是李廠長對我的信任!你以為誰都能幹這個活兒?這是政治任務!”
他現在是廠裡“監督改造易中海工作小組”的組長,
雖然手下就他一個人,但好歹也算個“長”。
每天的工作,就是看著易中海在鍋爐房裡剷煤、掏灰,然後逼著他寫思想彙報。
這可把劉海中的官癮給過足了。
想當初,易中海是何等的風光?
院裡的一大爺,廠裡的八級工,見誰都端著個架子。
現在呢?還不是得在自己面前低頭認罪,像條狗一樣被呼來喝去。
“我跟你們說,”
劉海中喝了一口粥,對著兩個兒子劉光天、劉光福訓話,
“做人,就要跟對人!
你看我,跟緊了林科長和李廠長,現在怎麼樣?
那個老易,跟林科長作對,下場你們也看到了。

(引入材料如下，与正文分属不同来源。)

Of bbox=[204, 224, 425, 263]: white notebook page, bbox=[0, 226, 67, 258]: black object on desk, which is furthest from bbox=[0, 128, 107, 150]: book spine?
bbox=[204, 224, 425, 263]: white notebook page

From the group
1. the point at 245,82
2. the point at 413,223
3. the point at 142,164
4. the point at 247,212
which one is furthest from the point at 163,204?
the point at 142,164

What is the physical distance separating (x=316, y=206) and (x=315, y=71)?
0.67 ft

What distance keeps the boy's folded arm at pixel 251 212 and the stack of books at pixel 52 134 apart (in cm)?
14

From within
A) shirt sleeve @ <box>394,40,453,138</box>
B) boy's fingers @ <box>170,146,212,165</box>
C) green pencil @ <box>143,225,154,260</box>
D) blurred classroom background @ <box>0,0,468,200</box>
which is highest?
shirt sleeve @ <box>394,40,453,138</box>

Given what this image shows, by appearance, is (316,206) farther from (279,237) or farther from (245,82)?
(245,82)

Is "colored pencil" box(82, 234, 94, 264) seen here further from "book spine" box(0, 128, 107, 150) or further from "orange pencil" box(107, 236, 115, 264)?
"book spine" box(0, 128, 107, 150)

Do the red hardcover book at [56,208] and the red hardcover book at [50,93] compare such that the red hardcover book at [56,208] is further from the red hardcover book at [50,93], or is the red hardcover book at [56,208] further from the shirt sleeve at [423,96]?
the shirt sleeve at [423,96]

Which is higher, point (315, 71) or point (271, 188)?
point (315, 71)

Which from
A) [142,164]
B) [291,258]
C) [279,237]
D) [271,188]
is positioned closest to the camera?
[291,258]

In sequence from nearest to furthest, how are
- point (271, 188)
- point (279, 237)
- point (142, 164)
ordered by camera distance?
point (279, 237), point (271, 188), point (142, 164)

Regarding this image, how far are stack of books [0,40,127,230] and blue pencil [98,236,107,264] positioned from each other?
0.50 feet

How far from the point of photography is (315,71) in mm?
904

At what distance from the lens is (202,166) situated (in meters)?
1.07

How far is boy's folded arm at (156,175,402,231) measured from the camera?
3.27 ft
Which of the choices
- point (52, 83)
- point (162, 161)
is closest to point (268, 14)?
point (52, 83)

這就是榜樣!”
劉光天和劉光福低著頭扒拉著碗裡的粥,不敢作聲。
他們對父親的這套官迷理論,早就聽得耳朵起繭子了。
前院。
前院,閻家。
自從三個兒子離家出走後,閻埠貴家裡的氣氛就變得死氣沉沉。
三大媽整天以淚洗面,唉聲嘆氣。
閻埠貴則是變得更加沉默寡言,每天除了上班,就是把自己關在屋裡,誰也不理。
他心裡後悔了。
但他拉不下那個臉,去把兒子們找回來。
他還在幻想著,兒子們在外面碰了壁,吃了苦,自然就會乖乖地回來求他。
然而,一個星期過去了,兩個星期過去了,兒子們一個都沒回來。
閻埠貴開始有點慌了。
他偷偷去打聽,才知道,閻解成三兄弟,在外面合租了一個小房子,
日子雖然過得緊巴,但三個人齊心協力,倒也撐了下來。
閻解成在街道辦上班,閻解放和閻解曠也在廠裡找到了臨時工的活。
他們寧願在外面吃苦,也不願意再回到那個充滿算計的家。
這個訊息對閻埠貴來說,無疑是晴天霹靂。
他最後的希望破滅了。
沒有了兒子們上交的工資,光靠他那點死工資,家裡的日子頓時捉襟見肘。
以前還能隔三差五釣條魚改善一下伙食,現在他連買魚餌的錢,都得算計半天。
這天晚上,閻埠貴喝了點悶酒,心裡的怨氣和憋屈,再也壓不住了。
他對著三大媽,大發雷霆:“都怪你!就是你這個敗家娘們!
慈母多敗兒!要不是你平時慣著他們,他們敢跟我翻臉嗎?
敢離家出走嗎?”
三大媽哭著說:“老閻,你怎麼能這麼說?
孩子也是你身上掉下來的肉啊!
當初你要是不非得貪那二十塊錢,事情怎麼會鬧到這一步?”
“還說錢!還說錢!”
閻埠貴像是被踩了尾巴的貓,一下子就跳了起來,
“我算計,我貪錢,我是為了誰?還不是為了這個家!
為了你們!你們一個個都不理解我!都跟我作對!”
兩人吵得不可開交,家裡的碗碟被摔了一地。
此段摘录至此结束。